Indeed, on January 7, 2018, the Sunday Nation reported that the absence of the DP was by design and that he was not consulted when the announcement was made.
It is a story that was widely rejected by the Ruto camp, but the die had been cast.
When the DP started his countrywide tours, the president was not amused, according to insider accounts, and he reached out and sent trusted friends to plead with Dr Ruto to stop the tours.
A mutual friend arranged for a day-long meeting between the president and his deputy, where one of the resolutions was to have Jubilee parliamentary group and National Executive Committee (NEC) meetings.
A date was set but the president was to cancel the meeting at the last minute and Ruto allies adopted a hardline stance since then.
The gamble was that it would only be a matter of time before Mr Kenyatta, in his final term, became a lame-duck president and gave way for Dr Ruto to set the stage for the 2022 succession.
Further, when the president sacked Cabinet secretaries Rashid Echesa (Sports) and Mwangi Kiunjuri (Agriculture), the DP was caught flat-footed, like any ordinary citizen, according to State House sources.
In the same breath, members of security teams and the provincial administration, who ordinarily attended Dr Ruto’s meetings in the counties, stayed away.
For the past two years, there were no government security officials in the numerous meetings the DP held every weekend in various counties before Covid-19 struck in mid-March.
Sources indicate the DP currently goes to State House when he is invited through a letter to attend a particular meeting, unlike in the first term where a phone call was all that was needed to summon him.

Tasks to perform >>
1. Reproduce word for word the part of the passage on Kenyatta and Ruto that opens with the words containing "When the DP" and closes with "Committee (NEC) meetings.".
2. Render this sentence from the passage on Kenyatta and Ruto into Spanish: "A date was set but the president was to cancel the meeting at the last minute and Ruto allies adopted a hardline stance since then."
3. According to the passage on Kenyatta and Ruto, which two Cabinet secretaries did the president sack?

Entries provided >>

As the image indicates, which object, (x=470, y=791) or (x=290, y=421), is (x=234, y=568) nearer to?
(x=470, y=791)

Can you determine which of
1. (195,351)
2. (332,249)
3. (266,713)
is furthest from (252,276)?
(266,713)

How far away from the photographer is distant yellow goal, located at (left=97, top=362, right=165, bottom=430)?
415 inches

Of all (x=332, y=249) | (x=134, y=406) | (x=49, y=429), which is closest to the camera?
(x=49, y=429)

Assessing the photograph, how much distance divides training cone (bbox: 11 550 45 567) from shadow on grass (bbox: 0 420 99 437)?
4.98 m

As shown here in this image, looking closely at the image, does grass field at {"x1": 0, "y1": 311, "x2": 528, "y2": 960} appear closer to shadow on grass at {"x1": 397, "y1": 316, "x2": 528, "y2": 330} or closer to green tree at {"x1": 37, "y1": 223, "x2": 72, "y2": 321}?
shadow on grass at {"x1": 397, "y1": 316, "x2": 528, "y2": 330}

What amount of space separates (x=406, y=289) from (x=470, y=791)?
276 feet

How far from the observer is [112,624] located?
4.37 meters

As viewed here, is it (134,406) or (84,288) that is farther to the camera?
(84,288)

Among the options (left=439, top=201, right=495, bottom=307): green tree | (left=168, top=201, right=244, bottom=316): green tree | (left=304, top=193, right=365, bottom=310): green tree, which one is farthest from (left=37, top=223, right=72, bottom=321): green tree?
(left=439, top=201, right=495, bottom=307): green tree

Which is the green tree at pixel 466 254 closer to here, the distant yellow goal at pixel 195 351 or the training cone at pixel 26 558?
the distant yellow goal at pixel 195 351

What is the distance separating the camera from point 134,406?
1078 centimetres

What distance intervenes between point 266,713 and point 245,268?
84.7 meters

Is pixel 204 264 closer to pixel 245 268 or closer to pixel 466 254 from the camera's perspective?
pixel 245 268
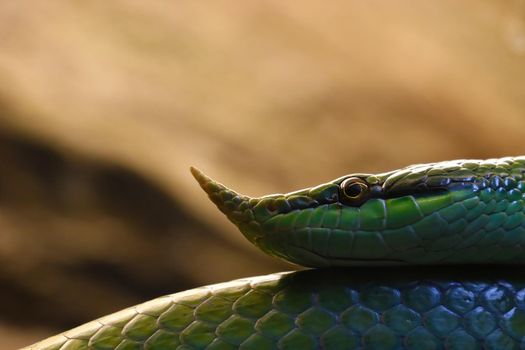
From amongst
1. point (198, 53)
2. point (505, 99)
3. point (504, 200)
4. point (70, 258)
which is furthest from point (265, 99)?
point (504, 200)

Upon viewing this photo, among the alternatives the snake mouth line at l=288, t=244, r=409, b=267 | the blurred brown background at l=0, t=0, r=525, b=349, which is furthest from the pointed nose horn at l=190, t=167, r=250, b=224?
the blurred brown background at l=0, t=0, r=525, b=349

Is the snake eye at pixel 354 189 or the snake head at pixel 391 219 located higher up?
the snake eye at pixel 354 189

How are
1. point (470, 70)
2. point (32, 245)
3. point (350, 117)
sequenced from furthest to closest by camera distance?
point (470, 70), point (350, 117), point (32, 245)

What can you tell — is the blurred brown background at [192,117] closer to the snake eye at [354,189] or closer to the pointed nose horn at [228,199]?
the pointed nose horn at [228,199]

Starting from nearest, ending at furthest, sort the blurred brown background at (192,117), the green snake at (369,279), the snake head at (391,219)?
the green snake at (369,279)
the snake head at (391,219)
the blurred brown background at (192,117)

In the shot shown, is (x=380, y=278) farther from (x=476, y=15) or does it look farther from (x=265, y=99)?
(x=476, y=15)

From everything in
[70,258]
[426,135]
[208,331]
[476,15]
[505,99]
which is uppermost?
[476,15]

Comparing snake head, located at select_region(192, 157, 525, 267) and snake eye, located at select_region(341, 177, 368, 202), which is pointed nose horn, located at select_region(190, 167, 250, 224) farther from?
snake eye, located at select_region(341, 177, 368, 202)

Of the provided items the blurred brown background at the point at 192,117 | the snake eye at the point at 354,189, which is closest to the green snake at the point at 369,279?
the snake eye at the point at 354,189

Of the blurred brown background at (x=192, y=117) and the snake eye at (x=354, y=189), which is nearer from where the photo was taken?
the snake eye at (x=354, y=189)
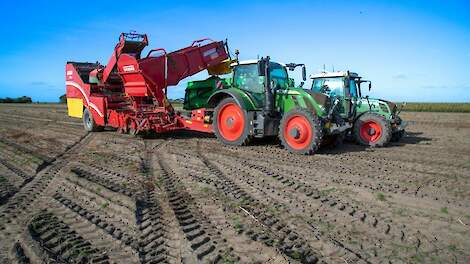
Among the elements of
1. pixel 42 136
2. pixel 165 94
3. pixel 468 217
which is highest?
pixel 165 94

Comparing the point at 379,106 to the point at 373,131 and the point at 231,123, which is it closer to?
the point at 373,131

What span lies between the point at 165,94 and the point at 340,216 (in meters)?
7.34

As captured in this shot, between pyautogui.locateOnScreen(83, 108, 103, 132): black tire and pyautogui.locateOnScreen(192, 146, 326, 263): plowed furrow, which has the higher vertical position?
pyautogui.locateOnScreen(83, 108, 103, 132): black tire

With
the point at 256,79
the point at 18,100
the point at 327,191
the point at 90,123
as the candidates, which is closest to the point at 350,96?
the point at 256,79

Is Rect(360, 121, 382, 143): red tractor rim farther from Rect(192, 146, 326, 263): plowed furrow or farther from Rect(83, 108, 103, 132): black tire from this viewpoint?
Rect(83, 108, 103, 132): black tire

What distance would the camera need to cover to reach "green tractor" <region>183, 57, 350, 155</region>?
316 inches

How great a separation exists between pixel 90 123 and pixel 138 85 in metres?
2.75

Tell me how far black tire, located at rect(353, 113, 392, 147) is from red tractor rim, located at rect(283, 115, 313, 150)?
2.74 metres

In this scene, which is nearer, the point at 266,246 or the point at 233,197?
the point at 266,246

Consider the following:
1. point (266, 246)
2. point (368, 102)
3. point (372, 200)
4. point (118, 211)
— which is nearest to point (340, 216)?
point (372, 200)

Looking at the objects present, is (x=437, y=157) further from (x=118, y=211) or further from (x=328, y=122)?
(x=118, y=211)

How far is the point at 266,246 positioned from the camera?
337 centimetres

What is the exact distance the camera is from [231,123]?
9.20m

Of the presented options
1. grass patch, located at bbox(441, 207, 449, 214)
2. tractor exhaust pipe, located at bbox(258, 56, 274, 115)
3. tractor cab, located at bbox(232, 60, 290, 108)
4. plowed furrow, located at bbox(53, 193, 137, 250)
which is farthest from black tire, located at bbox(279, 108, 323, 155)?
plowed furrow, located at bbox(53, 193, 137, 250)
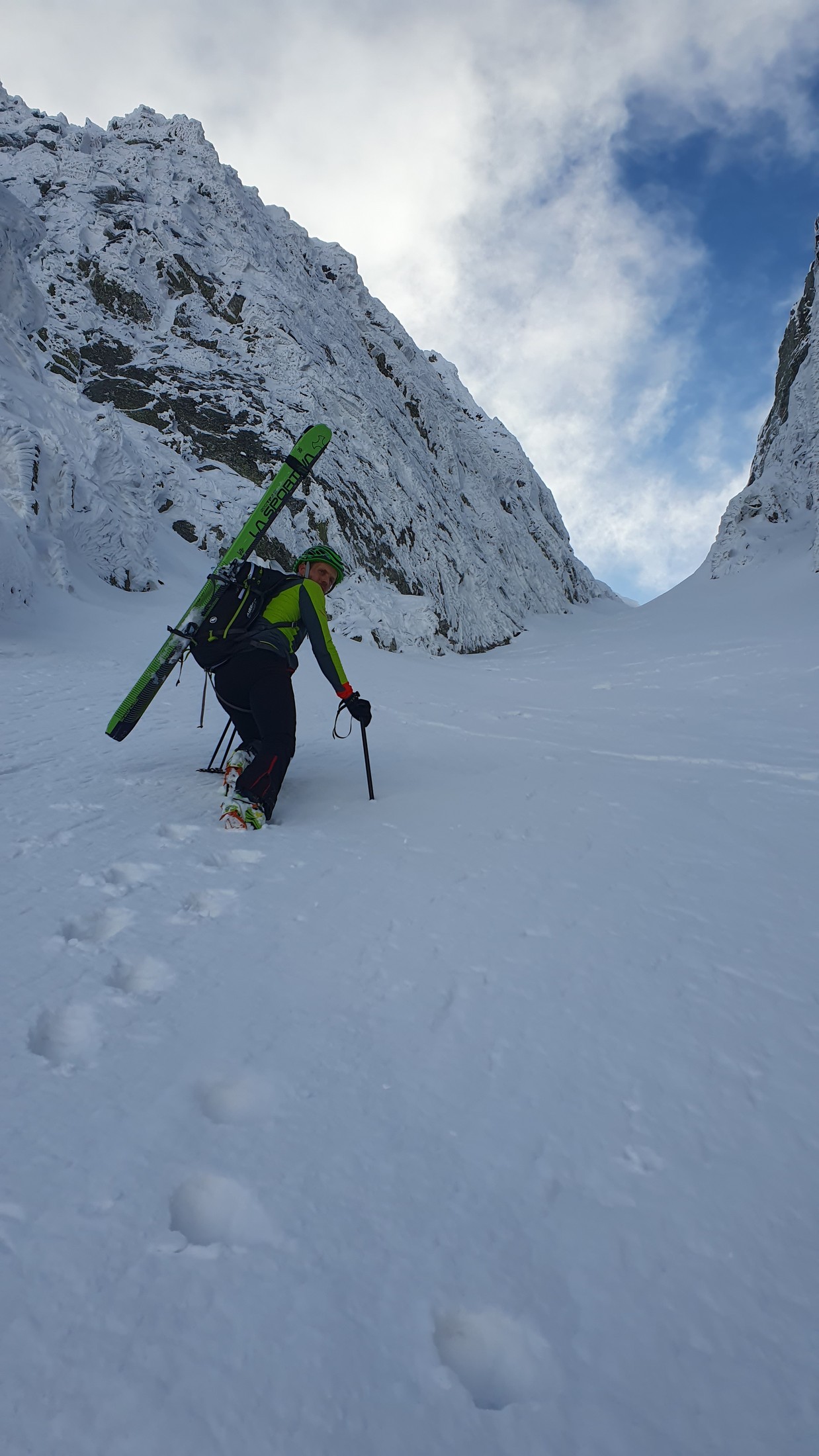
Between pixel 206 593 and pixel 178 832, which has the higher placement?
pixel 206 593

Results by task >>
1.
When the DP started his countrywide tours, the president was not amused, according to insider accounts, and he reached out and sent trusted friends to plead with Dr Ruto to stop the tours.
A mutual friend arranged for a day-long meeting between the president and his deputy, where one of the resolutions was to have Jubilee parliamentary group and National Executive Committee (NEC) meetings.

2. Se fijó una fecha, pero el presidente cancelaría la reunión en el último minuto, y desde entonces los aliados de Ruto adoptaron una postura de línea dura.

3. Rashid Echesa (Sports) and Mwangi Kiunjuri (Agriculture).